Ru görmezden gelse de yerini doldurabilecek aday çok
RuPaul’un yerinin kolaylıkla doldurulabilecek olduğunu görmek beni ve bu yazıyı okuyan sizleri yazının başında usta-çırak ilişkileri hakkında sorduğum sorulara geri getiriyor. Bir sanatçının veya akademisyenin, başka mesleklerde ustalaşmışların kendi yerini doldurabilecek bir çırağı yetiştirmesi, bunun için ona bir platform vermesi ve çırağın ustanın seviyesine yükselmesi o akımın geleceği için yeterli midir? “Ben buraya tırnaklarımla kazıya kazıya geldim” diyerek kendinden sonra gelen sanatçılara engel olan veya özellikle akademide gördüğümüz “ben hocamın çantasını yıllarca taşıdım, sen de benimkini taşıyacaksın” diyerek asistanlarının gelişmesine izin vermeyen akademisyenler RuPaul’ün düşüşünden ders alabilir. Zira öncüler kimi konularda eskiden çığır açmış olsalar da, değişen dünyayı ve yeni fikirleri takip edemez, hata yaptıklarında özür dilemez hale geldiklerinde öncülük ettikleri akıma yarardan çok zarar verir oluyorlar. Son iki yıldır buna akademide de siyasette de sanatta da hem Türkiye’de hem de yurtdışında bazı isimler özelinde şahit oluyoruz ve bu hazin performansları biraz da üzülerek izliyoruz. Uzun yıllar saygıyla andığımız, izlediğimiz, okuduğumuz, dinlediğimiz isimler, çıraklarının onlara yönelttikleri eleştiriler karşısında cam gibi parçalanıyorlar ve dinlemek, sindirmek ve özür dilemek yerine etrafa saçılan kırık parçalarla birilerini yaralamaya girişiyorlar. Hikayenin en acıklı yanı da bu sürecin kazananı olabileceklerini düşünüyor olmalarındaki saflıkları. Ne zamanı ne de ruhunu iyi okuyamayanların geçmişte nasıl kar gibi eriyip gittiklerini gördük ve değişime direnen ustaların hiçbiri “kazanan” olamadılar.

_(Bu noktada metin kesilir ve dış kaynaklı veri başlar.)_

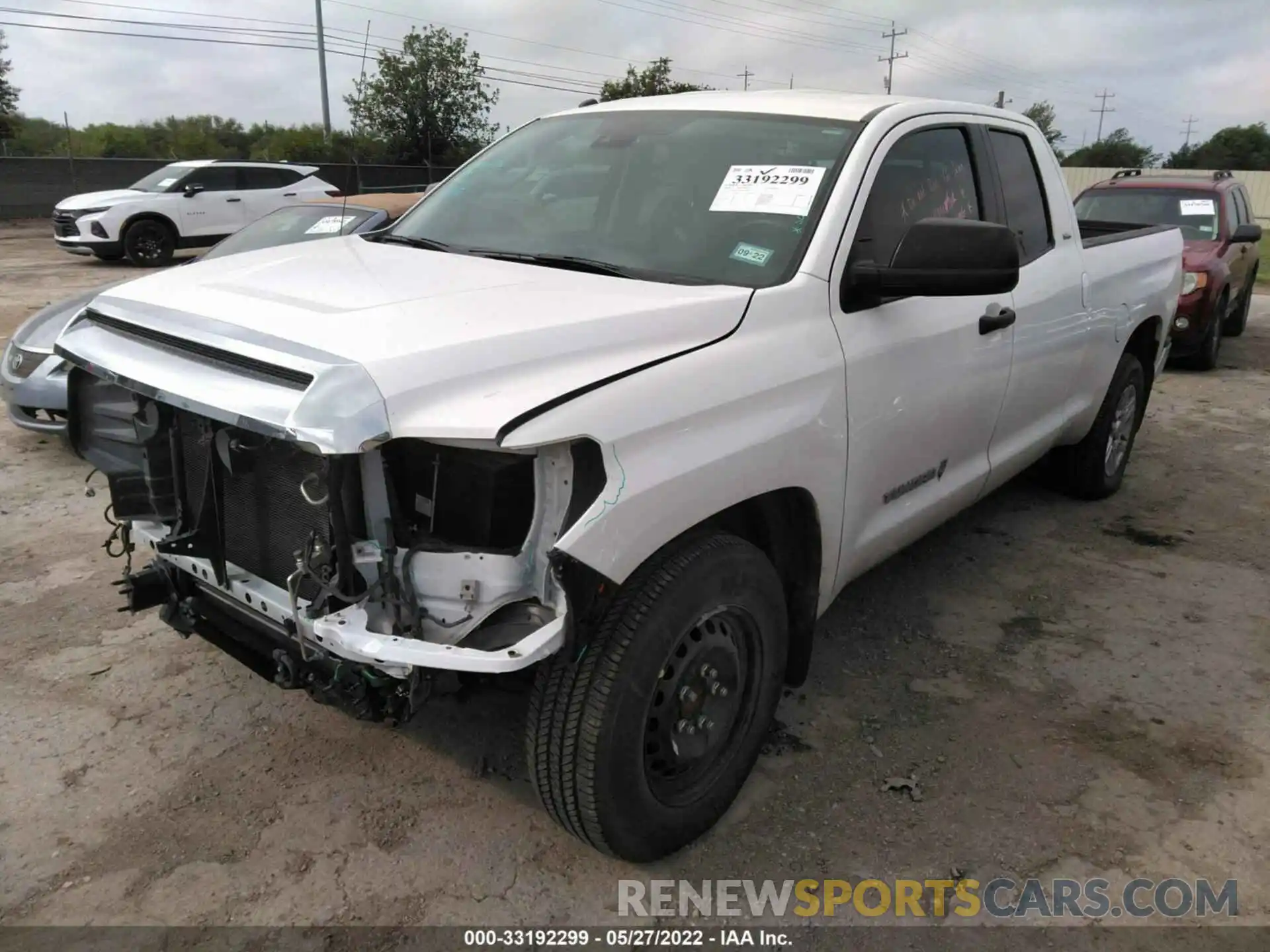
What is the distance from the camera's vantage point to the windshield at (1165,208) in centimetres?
959

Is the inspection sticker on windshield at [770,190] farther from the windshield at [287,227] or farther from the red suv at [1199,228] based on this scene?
the red suv at [1199,228]

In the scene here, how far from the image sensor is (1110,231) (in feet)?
18.7

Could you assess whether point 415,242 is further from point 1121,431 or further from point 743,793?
point 1121,431

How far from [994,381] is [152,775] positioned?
10.1 ft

İşte bu durumda, RuPaul’un sosyal medyadan ve belki de drag ve TV dünyasından çekilmesi öncülük ettiği sanat ve yarattığı mirası için iyi olacak. Aynı şey pek çok sanat ve düşünce alanında kendini yenilememeyi seçenler için de geçerli. Gençliği, ve yeni fikirleri dinlemek bu kadar zor olmamalı. Ru’nun ünlü kapanış repliğini biraz değiştirip soralım: “yaptığın işteki yeniliği sevemezsen, kendi mirasını nasıl seveceksin?”